C'est quand il n'est pas certain que soient suffisants les
dommages-intérêts recouvrables par l'une ou l'autre des parties,
ou par les deux, qu'il faut rechercher la décision comportant le
plus d'incidences favorables. Il serait peu sage de tenter ne
serait-ce que d'énumérer tous les éléments variés qui pourraient
demander à être pris en considération au moment du choix de
la décision la plus convenable, encore moins de proposer le
poids relatif à accorder à chacun de ces éléments. En la matière
chaque cas est un cas d'espèce.
Si les autres facteurs semblent bien s'équilibrer, il sera
prudent d'adopter les mesures propres à maintenir le statu quo.
Si l'on enjoint au défendeur de s'abstenir temporairement de
faire quelque chose qu'il n'a pas fait auparavant, le seul effet de
l'injonction interlocutoire, s'il gagne son procès, est de reculer
la date où il peut entreprendre une activité qu'il n'avait pas
jusque-là jugée nécessaire; tandis que le fait d'interrompre
l'exploitation d'une entreprise établie lui causera beaucoup plus
d'inconvénients, car il devra la rétablir s'il gagne son procès.
En l'espèce, les deux parties soutiennent qu'elles
subiront un tort ou préjudice irréparable, et que
des dommages-intérêts ne constitueraient pas un
redressement approprié: les demanderesses, si l'on
permet à la défenderesse de poursuivre ses premiè-
res activités, et de les étendre, dans ce domaine au
Canada; la défenderesse, si ses activités actuelles
et projetées sont interrompues, dans le cas où
beaucoup plus tard, on reconnaîtrait qu'elle avait
toujours eu le droit d'exercer ces activités.
La question qui m'est soumise est complexe.
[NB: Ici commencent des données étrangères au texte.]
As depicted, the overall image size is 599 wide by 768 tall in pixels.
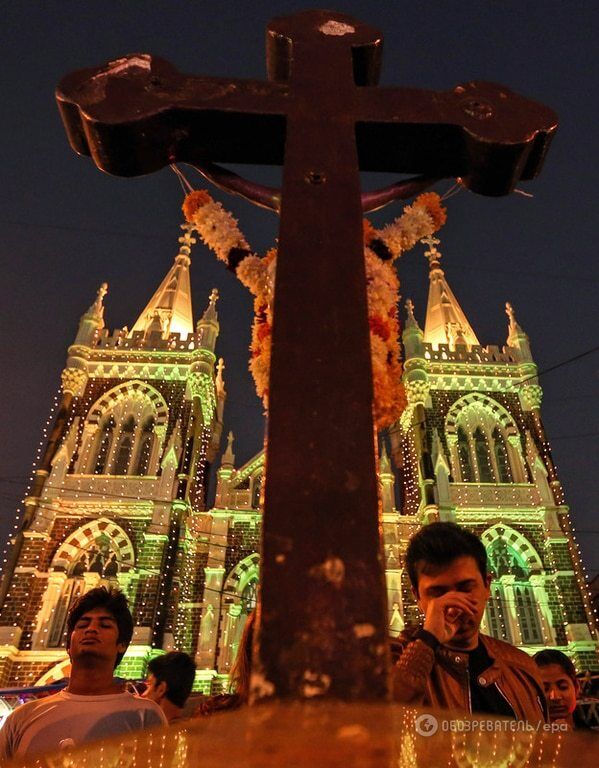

Il y
a eu beaucoup de témoignages discordants quant à
l'avantage d'être le premier sur le marché avec un
nouveau produit: en l'espèce, le marché du biscuit
au Canada.
Les demanderesses sont reconnues pour avoir
introduit avec succès des produits innovateurs sur
le marché. Leurs techniques de publicité et de
commercialisation sont énergiques, étendues et
efficaces. Elles prétendent avoir, par brevet, le
droit d'être les premières dans ce champ d'activités
au Canada; les activités des défenderesses ont, et
auront, effectivement détruit tous les avantages
que cela comporte; une indemnisation monétaire
serait impossible à calculer et inadéquate.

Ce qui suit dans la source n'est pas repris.